An urban and rural rise

  • For the first time in India’s history of estimating poverty, there is a rise in the incidence of poverty since 2011­12.
  • The important point is that this is consistent with the NSO’s CES data for 2017­18 that was leaked data.
  • The leaked data showed that rural consumption between 2012 and 2018 had fallen by 8%, while urban consumption had risen by barely 2%.
  • Since the majority of India’s population (certainly over 65%) is rural, poverty in India is also predominantly rural.
  • Remarkably, by 2019­20, poverty had increased significantly in both the rural and urban areas, but much more so in rural areas (from 25% to 30%).
  • It is also for the first time since the estimation of poverty began in India on a consistent basis, that the absolute number of poor has risen: from 217 million in 2012 to 270 million in 2019­20 in rural areas; and from 53 million to 71 million in the urban areas; or a total increase of the absolute poor of about 70 million.
  • It is important here to recall two facts: between 1973 and 1993, the absolute number of poor had remained constant (at about 320 million poor), despite a significant increase in India’s total population.

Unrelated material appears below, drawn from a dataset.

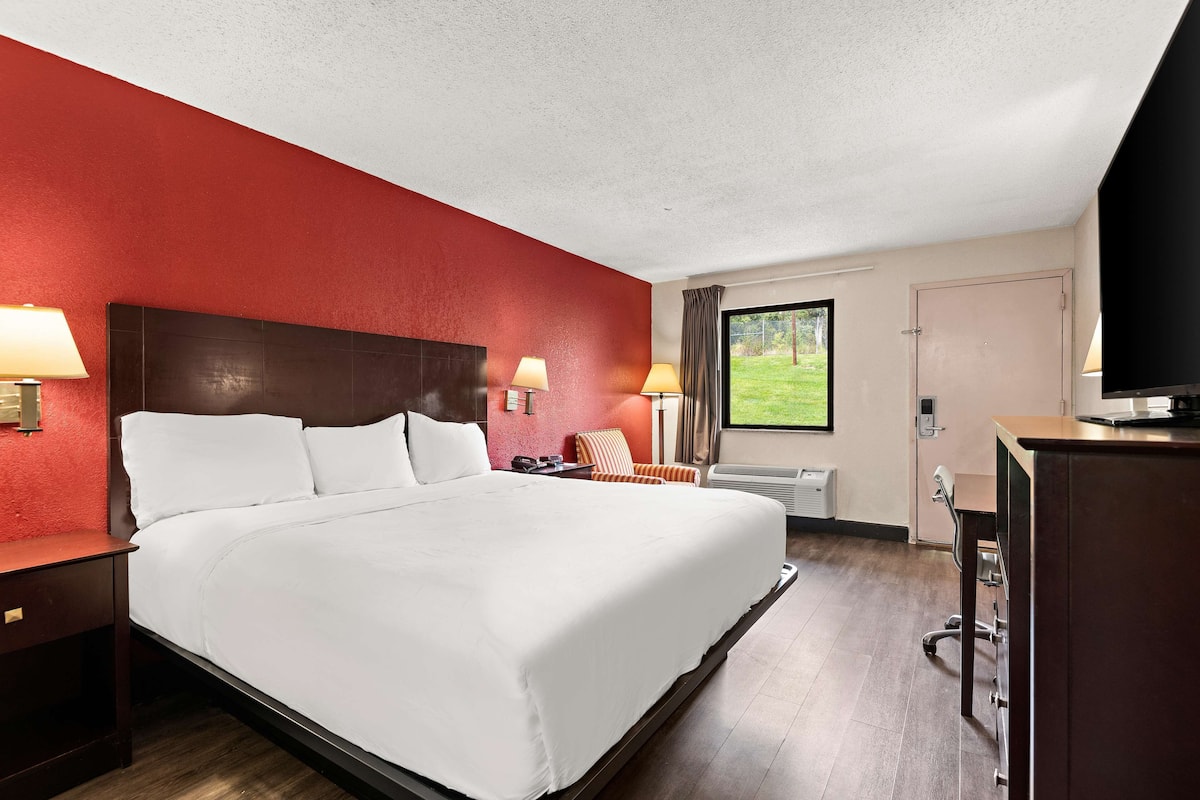 Une chambre d’hôtel avec un grand lit, deux lampes de chevet, un bureau avec une chaise, une télévision et une fenêtre donnant sur l’extérieur.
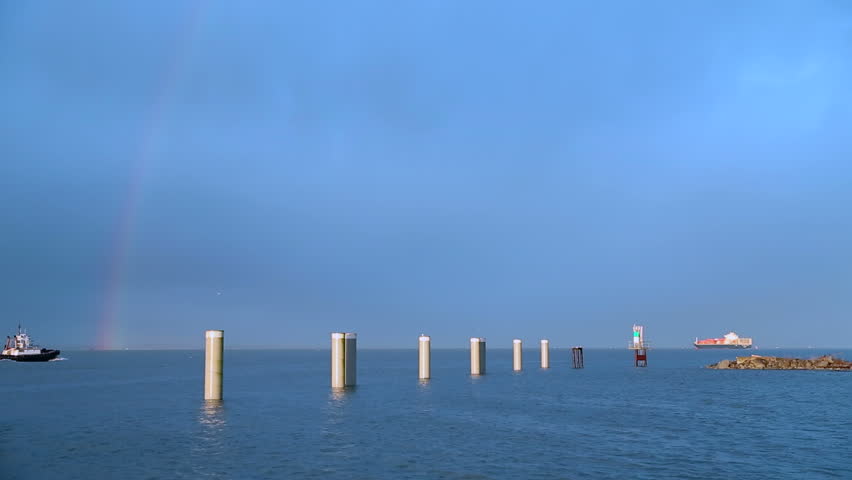 Tugboat and Rainbow, Fraser River. A rainbow curves over the pilings at the mouth of the Fraser River where the river empties into Georgia Strait. Near Vancouver, British Columbia, Canada.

  • Between 1993 and 2004, the absolute number of poor fell by a marginal number (18 million) from 320 million to 302 million, during a period when the GDP growth rate had picked up after the economic reforms.
  • It is for the first time in India’s history since the CES began that we have seen an increase in the absolute numbers of the poor, between 2012­13 and 2019­20.

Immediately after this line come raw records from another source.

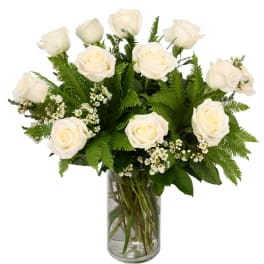 White roses arranged in a clear glass vase with fern foliage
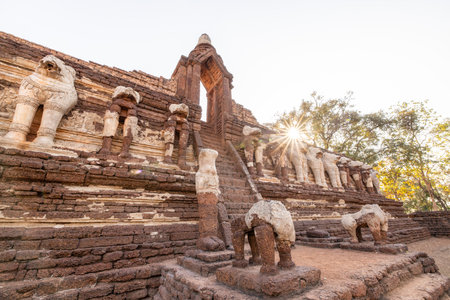 The landscape of the ancient temple at Wat Chang Rob is decorated with stucco elephant sculptures. Kamphaeng Phet Historical Park. UNESCO World Heritage Site.の写真素材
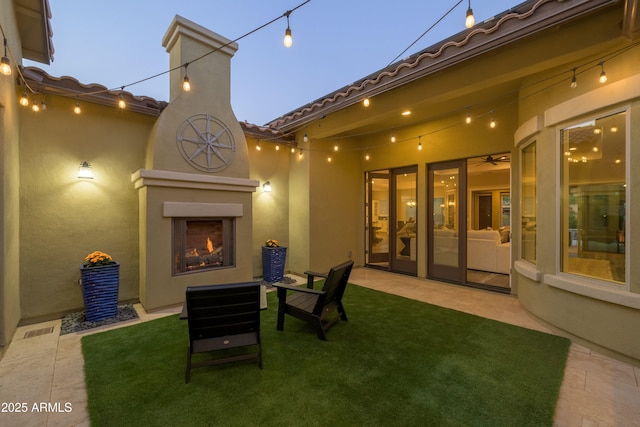 patio terrace at dusk with a yard and exterior fireplace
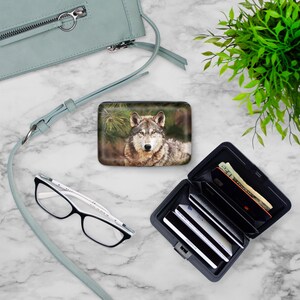 Peut inclure: Un portefeuille en m&eacute;tal noir avec un motif de loup sur le devant. Le portefeuille est ouvert et montre plusieurs cartes de cr&eacute;dit et de l'argent liquide &agrave; l'int&eacute;rieur. Le portefeuille est pos&eacute; sur une surface en marbre blanc.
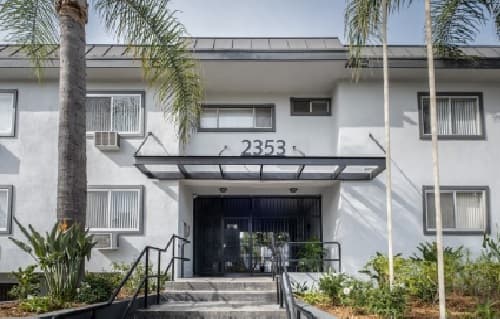 A white two-story apartment building, California Suites, with the number 2353 above the entrance, flanked by palm trees and greenery; concrete steps lead to a glass door with a black metal awning.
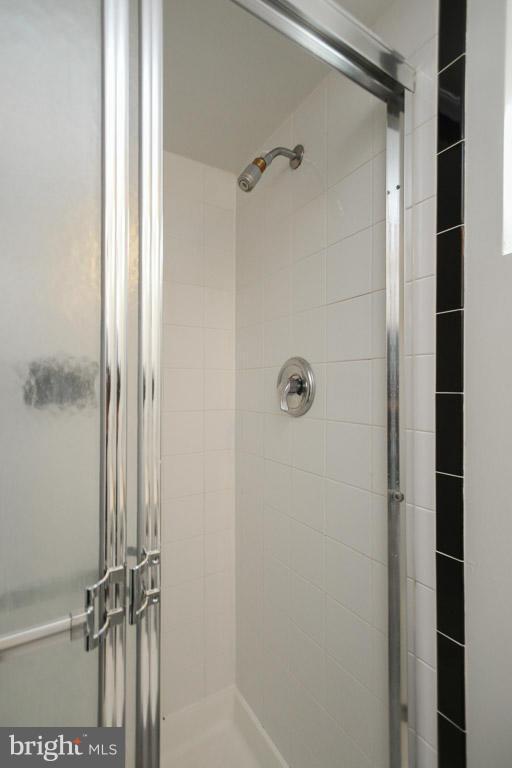 417 Kerwin Road Silver Spring, MD 20901 - Photo 26 of 30 a bathroom with a glass shower door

  • The second fact is that for the first time ever, between 2004­05 and 2011­12, the number of the poor fell, and that too by a staggering 133 million, or by over 19 million per year. This was accounted for by what has come to be called India’s ‘dream run’ of growth: over 2004 and 2014, the GDP growth rate had averaged 8% per annum — a 10­year run that was not sustained thereafter.
  • By contrast, not only has the incidence of poverty increased since then, but the absolute increase in poverty is totally unprecedented.

The contributory factors

  • The reasons for increased poverty since 2013 are not far to seek. While the economy maintained some growth momentum till 2015, the monumental blunder of demonetization followed by a poorly planned and hurriedly introduced Goods and Services Tax, both delivered body blows to the unorganised sector and Micro, Small and Medium Enterprises.
  • The economic slowdown followed. None of the four engines of growth was firing after that. Private investment fell from 31% inherited by the new government, to 28% of GDP by 2019­20.
  • Public expenditure was constrained by a silent fiscal crisis. Exports, which had never fallen in absolute dollar terms for a quarter century since 1991, actually fell below the 2013­14 level ($315 billion) for five years.
  • Consumption stagnated and household savings rates fell. Joblessness increased to a 45­year high by 2017­18 (by the usual status), and youth (15­29 years of age) saw unemployment triple from 6% to 18% between 2012 and 2018.
  • Real wages did not increase for casual or regular workers over the same period, hardly surprising when job seekers were increasing but jobs were not at anywhere close to that rate.
  • Hence, consumer expenditure fell, and poverty increased.
  • Poverty is expected to rise further during the COVID­19 pandemic after the economy has contracted.